Texte fourni -

++++++

« Tu as tué mon mari. Si tu n’avais pas changé la loi, il serait déjà parti à la retraite. Et il serait vivant ! » C’est par ces paroles qu’une des femmes dont le mari est décédé dans la mine Śląsk a accueilli le premier ministre Tusk. Les journalistes n’étaient pas présents pour l’entendre. L’entrée des locaux où avait lieu la rencontre avec les familles des mineurs victime de la tragédie leur avait été interdite. Ces femmes désespérées attaquaient avec rage le premier ministre car jusqu’à ce jour elles n’avaient aucune information sur le sort de leurs proches. Elles n’avaient même pas une liste des victimes.
Lorsque quelques années auparavant le président Poutine avait rencontré les familles des marins victimes de l’accident du sous-marin Koursk, il était de bon ton dans les médias polonais de faire des gorges chaudes en montrant à tout va les images de femmes de marins décédés sorties de la salle par les forces de l’ordre parce qu’elles exprimaient leur douleur et posaient des questions gênantes. L’entourage du premier ministre Tusk a fait mieux. On n’a pas laissé une telle chose se produire. La démocratie et la liberté sont d’un autre niveau en Pologne. Il n’était pas nécessaire de faire taire qui que ce soit. Tout a été fait pour éliminer ce genre de situation. Encore une fois les sbires du premier ministre lui ont épargné la peine de se trouver dans une situation où il aurait du répondre à des questions difficiles.

++++++

Objectif - Pouvez-vous recopier à l'identique le passage du texte sur la catastrophe de la mine Śląsk qui commence par « Lorsque quelques années » et s'achève sur « des questions difficiles. » ?

Données fournies -
++++++

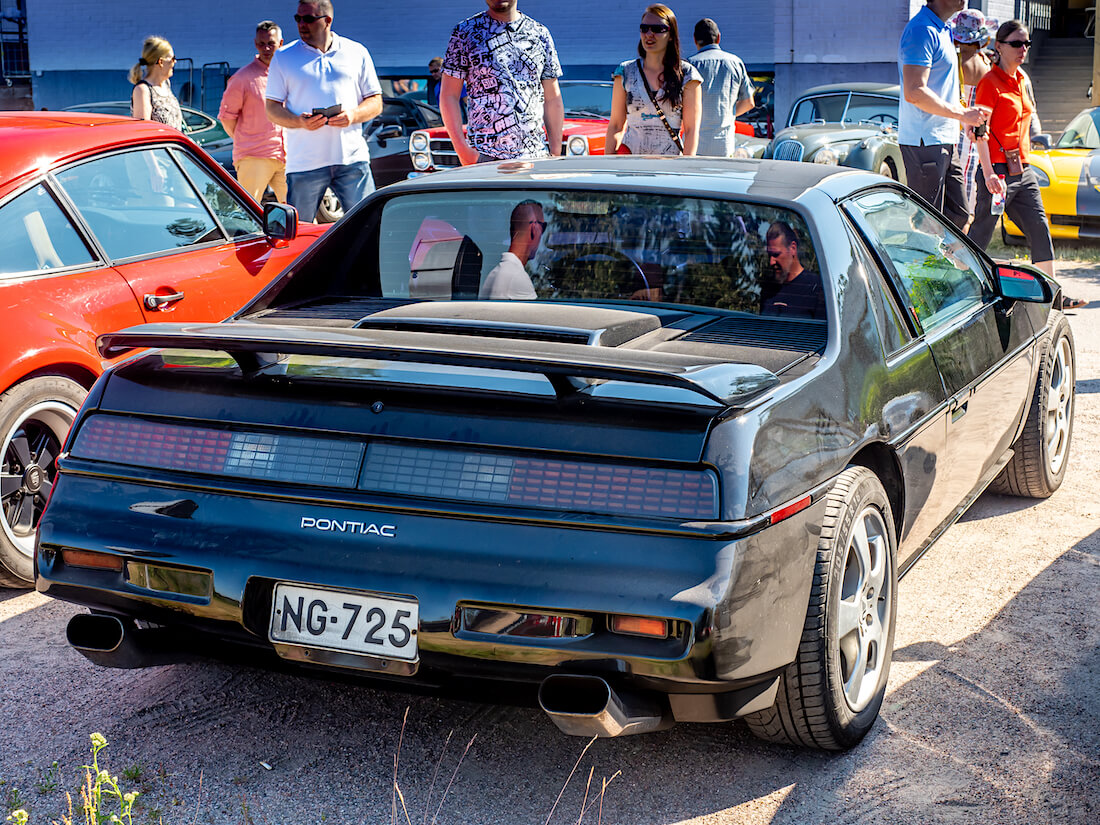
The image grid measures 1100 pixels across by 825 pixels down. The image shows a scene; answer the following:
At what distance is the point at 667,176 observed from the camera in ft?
12.0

++++++

Votre réponse -
Lorsque quelques années auparavant le président Poutine avait rencontré les familles des marins victimes de l’accident du sous-marin Koursk, il était de bon ton dans les médias polonais de faire des gorges chaudes en montrant à tout va les images de femmes de marins décédés sorties de la salle par les forces de l’ordre parce qu’elles exprimaient leur douleur et posaient des questions gênantes. L’entourage du premier ministre Tusk a fait mieux. On n’a pas laissé une telle chose se produire. La démocratie et la liberté sont d’un autre niveau en Pologne. Il n’était pas nécessaire de faire taire qui que ce soit. Tout a été fait pour éliminer ce genre de situation. Encore une fois les sbires du premier ministre lui ont épargné la peine de se trouver dans une situation où il aurait du répondre à des questions difficiles.